Schumann: Works for Piano, Volume 1 Claves 50-2601/02 (2 CDs)

Pianist Finghin Collins turns 30 this year, but this marvellously inventive and imaginatively realised first volume of a projected Schumann series, on the Swiss-based Claves label, reveals an almost preternatural maturing, the young Dubliner having first came to international attention in a flurry of Irish and international competition success in the second half of the 1990s.

Schumann featured all too fleetingly on Collins’ eloquently varied debut recital on RTÉ Lyric fm in 2005 (Impromptu, CD104) in the shape of the compact Op 18 Arabeske that made one eager to hear more. And here is more, in rich, overflowing abundance: two CDs’ worth book-ended by fantasy (the early Op 12, complete with the rarely-appended ‘Feurigst’, and late Op 111) and borne along in between on musical stepping stones that time has transformed into telling touchstones of the piano repertoire across which Collins lightly steps in a near-straight chronological line.
Such is the vivid portrait he offers of a composer for whom love was often dislocatingly whimsical, that it is a pity that this may well be Collins’ sole contribution to a ‘complete works’ project that is intended to run to six double-disc volumes, each, it seems, to be played by a different pianist.

No matter.
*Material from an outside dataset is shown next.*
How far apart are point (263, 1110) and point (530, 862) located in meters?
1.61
We should be thankful for what we have here, and that amounts to something special indeed. While Collins’ wide-ranging resourcefulness in the concert hall has often suggested the makings of a very good all-rounder, it comes as a more than pleasant surprise to find revealed in these performances a facility that can dissect and reassemble so atomised a body of work as Schumann’s with such forensic and poetic care.

Collins shows himself especially adept at finding the apposite tone for Schumann’s quicksilver mood changes, especially noticeable in his realising the dual personalities that infuse the deliciously dreamy Op 12 Fantaisiestücke and the contrarily severe, thrillingly delivered Humoreske.

Equally arresting are the two major pieces that form the bulk of the second disc: Kinderszenen delicately nimble and love-lit with Collins rightly refusing to indulge dilute sentimentality, Waldszenen an impressionistic kaleidoscope tempered by magical nature and nocturnal mystery. In each he finds due attitude and multi-faceted characterisation, setting each down with a technical dexterity and emotional sophistication that impresses with every note. It’s a measure of the distance travelled in just a few years that the Arabeske heard here is marginally slower because more considered.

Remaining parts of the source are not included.